Responde, por favor, estas preguntas con datos del artículo sobre el 43 Festival de Cine de La Habana:
1. ¿En qué categoría ganó Abisal su premio?
2. ¿Desde qué país envió Alejandro Alonso su video de agradecimiento?
3. ¿Qué actriz protagonizó un tributo durante la gala inaugural del evento?

#### Texto
········
Últimos apuntes sobre el 43 Festival de Cine de La Habana

Desde una suerte de retorcida consecuencia con el veto institucional sobre el largometraje de ficción Vicenta B (2022) y su director y guionista Carlos Lechuga, la edición 43 del Festival de Cine de La Habana finalizó con otro acto de censura sobre un realizador cubano, el único que obtuvo un premio Coral para la Isla en esta ocasión. 

Alejandro Alonso, director, fotógrafo y coguionista de Abisal (2021), mereció el premio en la categoría de Cortometraje documental. Como muchos de los ganadores de la noche, que se encontraban lejos de Cuba, Alonso, envió desde España un video de agradecimiento que debía ser proyectado en el momento de la revelación de su triunfo. 




Este corto audiovisual, donde Alonso pide un país más justo, una cinematografía sin censuras y lamenta la pantagruélica ola migratoria que protagonizan los cubanos, nunca fue visto por los presentes en el cine Charles Chaplin. La platea fue prácticamente tomada por el funcionariato oficial de la Cultura, congregado por decreto para aplaudir al desprestigiado “ministro del ramo” y, quizás, evitar otro temerario y sorpresivo tributo a los hechos del Teatro Villanueva, como el que protagonizara la actriz Andrea Doimeadiós durante la gala inaugural del evento. 

Todos los demás ganadores, ausentes y presentes tuvieron su momento para expresar a gusto alegrías y cuitas. No pocos manifestaron abiertamente sus posturas políticas acerca de las respectivas realidades nacionales. Solo el cine cubano fue amordazado. En un festival cubano, el cine cubano no aprobado por el poder regente —como casi todo—, calló.
········
#### Material recopilado

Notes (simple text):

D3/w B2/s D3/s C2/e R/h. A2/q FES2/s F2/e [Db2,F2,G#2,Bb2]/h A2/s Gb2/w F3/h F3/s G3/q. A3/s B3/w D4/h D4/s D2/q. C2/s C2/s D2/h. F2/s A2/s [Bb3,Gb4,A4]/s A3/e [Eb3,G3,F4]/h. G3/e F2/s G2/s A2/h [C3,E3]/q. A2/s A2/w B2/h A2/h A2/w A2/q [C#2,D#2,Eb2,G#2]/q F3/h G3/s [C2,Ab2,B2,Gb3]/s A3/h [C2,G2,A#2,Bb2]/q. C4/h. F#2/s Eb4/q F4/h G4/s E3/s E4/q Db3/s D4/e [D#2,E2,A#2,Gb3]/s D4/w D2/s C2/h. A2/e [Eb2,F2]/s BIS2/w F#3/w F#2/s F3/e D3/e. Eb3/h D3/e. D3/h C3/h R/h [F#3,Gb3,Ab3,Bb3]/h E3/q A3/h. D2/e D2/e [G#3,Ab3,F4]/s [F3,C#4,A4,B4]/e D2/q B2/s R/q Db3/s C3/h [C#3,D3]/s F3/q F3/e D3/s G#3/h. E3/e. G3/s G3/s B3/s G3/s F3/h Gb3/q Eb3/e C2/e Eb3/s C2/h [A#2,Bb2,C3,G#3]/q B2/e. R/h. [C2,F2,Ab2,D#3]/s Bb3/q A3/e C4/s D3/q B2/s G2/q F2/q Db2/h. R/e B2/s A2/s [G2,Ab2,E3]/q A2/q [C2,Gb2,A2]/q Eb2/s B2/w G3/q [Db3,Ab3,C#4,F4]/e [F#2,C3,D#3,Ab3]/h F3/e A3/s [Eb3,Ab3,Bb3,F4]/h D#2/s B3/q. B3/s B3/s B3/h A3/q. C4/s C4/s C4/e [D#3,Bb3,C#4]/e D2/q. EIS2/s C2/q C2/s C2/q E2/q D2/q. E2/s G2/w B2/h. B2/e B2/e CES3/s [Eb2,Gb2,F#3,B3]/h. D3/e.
········
#### Respuesta completa
1. Cortometraje documental.
2. Desde España.
3. Andrea Doimeadiós.